▸ **TEXTE**
※

Un accord commercial comme l’ALE Canada-Israël a été conçu pour soutenir ces entreprises. Plus précisément, cet accord porte sur le secteur technologique et l’innovation. L’innovation a une image positive. Mais que signifie l’innovation, s’il s’agit de travailler avec un gouvernement qui soutient des entreprises impliquées dans des projets tels que le programme d’espionnage Pegasus ? Personne ne parle de cela. Et du côté canadien de cet accord commercial, il ne s’agit pas d’une exception. Ce que je veux dire, c’est qu’il n’est pas surprenant que le gouvernement canadien veuille s’engager avec l’État israélien dans cet accord commercial, étant donné que tout le cadre identitaire du Canada, politiquement et économiquement, est également ancré dans l’expansionnisme novateur d’un cadre colonial. Il est ancré dans les conceptions ouest-européennes du temps et de l’histoire. Les régions occidentales du soi-disant Canada sont encore contestées, en référence à la nation Shuswap, à la nation Wet’suwet’en et à de nombreuses autres communautés autochtones qui continuent aujourd’hui à remettre en question l’essence même et l’existence de l’État canadien. Mais je pense que cela démontre la vulnérabilité du projet colonial canadien car, fondamentalement, l’économie du Canada est enracinée dans l’exploitation des ressources naturelles des terres autochtones et d’énormes parties de la Colombie-Britannique. Il n’y a pas de traité pour ces régions, n’est-ce pas ? Le Canada négocie donc ces accords commerciaux internationaux, sans vraiment disposer d’un cadre juridique pour sa propre existence, sur de nombreux territoires dont il revendique la souveraineté. C’est pourquoi le Canada est si effrayé par les contestations des peuples autochtones.

Un exemple particulier que j’ai trouvé intéressant dans votre article est le fait que, dans l’accord de libre-échange entre Israël et le Canada, il n’y a pas de distinction entre les produits israéliens qui sont fabriqués en Israël et ceux qui proviennent des colonies en Palestine. S’agit-il d’un élément nouveau apparu lors de la renégociation ?

Malheureusement, non. L’accord n’a jamais fait de distinction. Si vous consultez le site web des Affaires étrangères canadiennes, vous verrez que le Canada ne reconnaît pas la légitimité des colonies israéliennes à l’intérieur de la Palestine occupée, car elles violent manifestement de nombreux cadres juridiques internationaux, dont la Convention de Genève. Il y a donc une contradiction dans la politique canadienne, où les Affaires étrangères qualifient d’illégales ces colonies israéliennes et la production économique qui s’y déroule. Mais l’accord commercial ne fait pas de différence entre ce qui est produit dans ces colonies coloniales et ce qui est considéré comme les propres frontières d’Israël d’avant 1967 (qui ont été établies après la dépossession du peuple palestinien qui a eu lieu en 1948 et avant l’occupation de la Cisjordanie, qui a eu lieu lors de la guerre de 1967). L’accord commercial lui-même est très discutable et montre bien l’hypocrisie du gouvernement libéral canadien. Ce genre d’intentionnalité est important. L’image est une chose, mais le processus et les détails juridiques en sont une autre.

Et le Canada peut manipuler son image pour promouvoir d’autres accords commerciaux, comme il l’a fait avec l’accord commercial UE-Canada (CETA).

※

▸ **MATÉRIEL**

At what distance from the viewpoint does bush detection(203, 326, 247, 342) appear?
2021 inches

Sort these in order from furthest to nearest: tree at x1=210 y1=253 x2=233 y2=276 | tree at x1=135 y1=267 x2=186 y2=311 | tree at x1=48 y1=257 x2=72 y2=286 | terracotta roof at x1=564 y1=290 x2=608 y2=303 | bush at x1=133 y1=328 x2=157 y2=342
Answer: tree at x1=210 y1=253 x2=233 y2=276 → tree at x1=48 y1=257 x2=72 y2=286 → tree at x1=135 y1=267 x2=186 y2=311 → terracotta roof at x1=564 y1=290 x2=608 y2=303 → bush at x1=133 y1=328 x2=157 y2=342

※

▸ **CONSIGNE**
Résumez le texte en deux phrases. Le matériel n'entre pas en ligne de compte ici.

▸ **CORRIGÉ**
L'accord de libre-échange Canada-Israël, axé sur la technologie et l'innovation, s'inscrit dans un cadre identitaire canadien ancré dans un cadre colonial, puisque l'économie du Canada repose sur l'exploitation des ressources naturelles de terres autochtones pour lesquelles il n'existe pas de traité. Cet accord n'a jamais distingué les produits fabriqués en Israël de ceux provenant des colonies en Palestine, alors que les Affaires étrangères canadiennes qualifient ces colonies d'illégales, contradiction qui montre l'hypocrisie du gouvernement libéral canadien.